NAPA -- The news became official Friday during the Raiders' second practice of training camp, but most players had heard by the time they made the short walk back to the Napa Marriott.
Those who had hoped unrestricted free agent Nnamdi Asomugha would return, even if the Raiders never appeared to be in the mix, faced the reality of the three-time Pro Bowl cornerback signing with the Philadelphia Eagles.
In the meantime, the Raiders had Baltimore Ravens tackle Jared Gaither in camp on the first day free agents were allowed to visit and sign contracts. Gaither talked briefly with coach Hue Jackson and CEO Amy Trask before undergoing a physical.
As it turned out, the contract numbers for Asomugha -- five years, $25 million guaranteed for a total of $60 million -- weren't as stratospheric as expected.
Owner Al Davis suggested the day Jackson was hired that the Raiders' dilemma was whether to bring back Asomugha or use that money to sign other players.

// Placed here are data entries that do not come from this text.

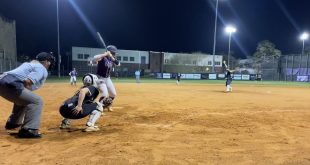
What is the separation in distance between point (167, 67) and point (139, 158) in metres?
73.7

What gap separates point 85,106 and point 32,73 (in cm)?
143

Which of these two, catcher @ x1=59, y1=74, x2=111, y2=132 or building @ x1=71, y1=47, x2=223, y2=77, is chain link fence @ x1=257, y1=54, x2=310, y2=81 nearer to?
building @ x1=71, y1=47, x2=223, y2=77

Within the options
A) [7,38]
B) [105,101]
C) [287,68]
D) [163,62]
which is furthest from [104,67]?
[163,62]

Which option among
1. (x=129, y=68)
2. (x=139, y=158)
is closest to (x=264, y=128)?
(x=139, y=158)

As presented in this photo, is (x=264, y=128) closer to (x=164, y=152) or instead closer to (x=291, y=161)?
(x=291, y=161)

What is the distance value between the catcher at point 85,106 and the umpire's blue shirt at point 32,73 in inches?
35.0

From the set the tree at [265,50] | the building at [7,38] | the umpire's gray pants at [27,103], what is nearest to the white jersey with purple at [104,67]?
the umpire's gray pants at [27,103]

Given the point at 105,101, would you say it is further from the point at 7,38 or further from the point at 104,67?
the point at 7,38

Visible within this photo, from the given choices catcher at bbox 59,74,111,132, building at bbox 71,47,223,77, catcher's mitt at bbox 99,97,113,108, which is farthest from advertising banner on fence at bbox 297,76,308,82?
catcher at bbox 59,74,111,132

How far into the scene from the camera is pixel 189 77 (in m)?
55.4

Once the Raiders committed to guarantees of $22.5 million for Richard Seymour, $20 million for Stanford Routt and $11.3 million for franchise free agent Kamerion Wimbley, there wasn't even a whisper of a rumor they were seriously negotiating with Asomugha.
Jackson insisted he was holding out hope.

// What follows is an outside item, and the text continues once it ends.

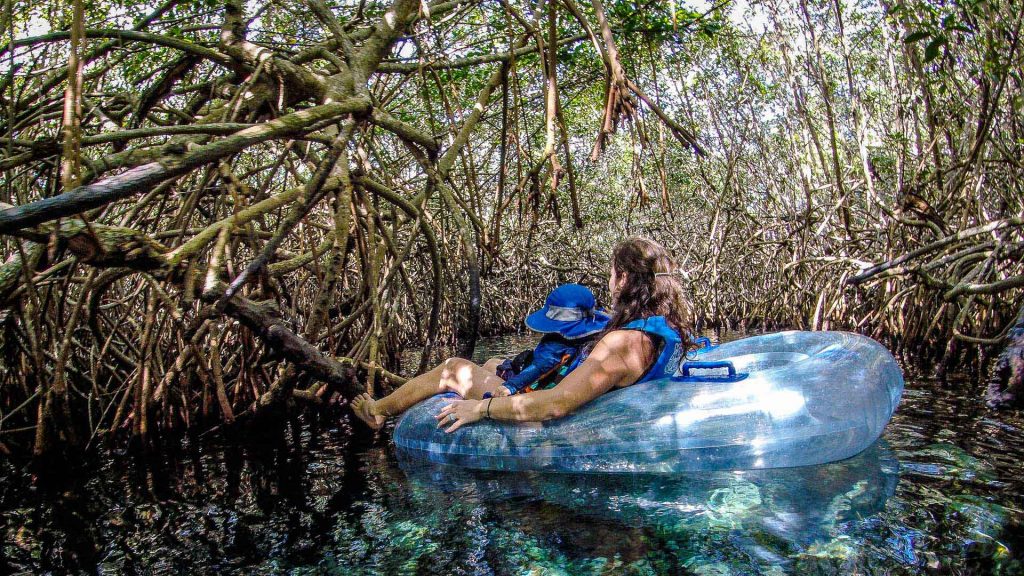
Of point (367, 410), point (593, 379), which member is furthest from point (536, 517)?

"I'm happy for him, but that's the decision he made and what he wanted to do," Jackson said. "We wish him well, but it's the next man up for us."

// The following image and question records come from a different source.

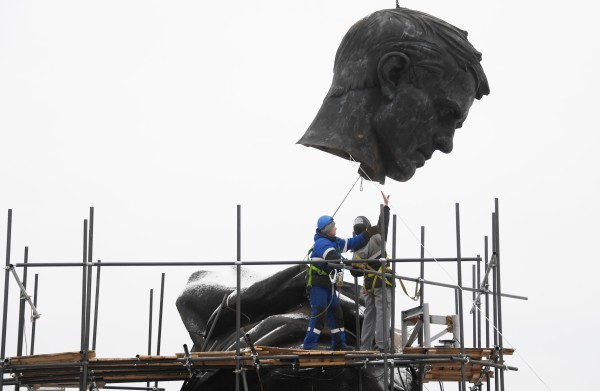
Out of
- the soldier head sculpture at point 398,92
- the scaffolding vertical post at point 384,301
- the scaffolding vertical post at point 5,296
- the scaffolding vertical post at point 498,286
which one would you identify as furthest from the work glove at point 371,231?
the scaffolding vertical post at point 5,296

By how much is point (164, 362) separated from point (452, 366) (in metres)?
4.69

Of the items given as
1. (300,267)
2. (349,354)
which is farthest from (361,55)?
(349,354)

Seymour brushed aside a question about Asomugha's departure, saying, "I am concerned about the Raiders."
Routt was philosophical.
"For him it's a great move," Routt said. "It's sad to see him leave, but it's a business. You're not always going to stay teammates with everybody forever."
Asomugha, seldom challenged in the Raiders' predominantly man-to-man scheme, had just two interceptions over the past three seasons but had surrendered just one touchdown pass. Routt, by virtue of a 2010 season that earned him a three-year deal that could pay as much as $31.5 million, assumes Asomugha's role as the top cornerback.
"I don't really think about it like that," Routt said. "I know you all are going to go ahead and put a media target on my back, but it's football. You guard the guy that you're lined up against."
Gaither missed all of 2010 with a back injury and the final five games in 2009.
He sat on a bench near the practice field and talked on his cell phone until he was ushered into the field house with team trainer Rod Martin and later with team physician Warren King.
Jackson, who was quarterbacks coach in Baltimore in 2008-09, denied a report Gaither had agreed to terms. Gaither's agent, Drew Rosenhaus, said the same thing on his Twitter account.
"We want to see where he is, get with our doctors and see what he can do," Jackson said.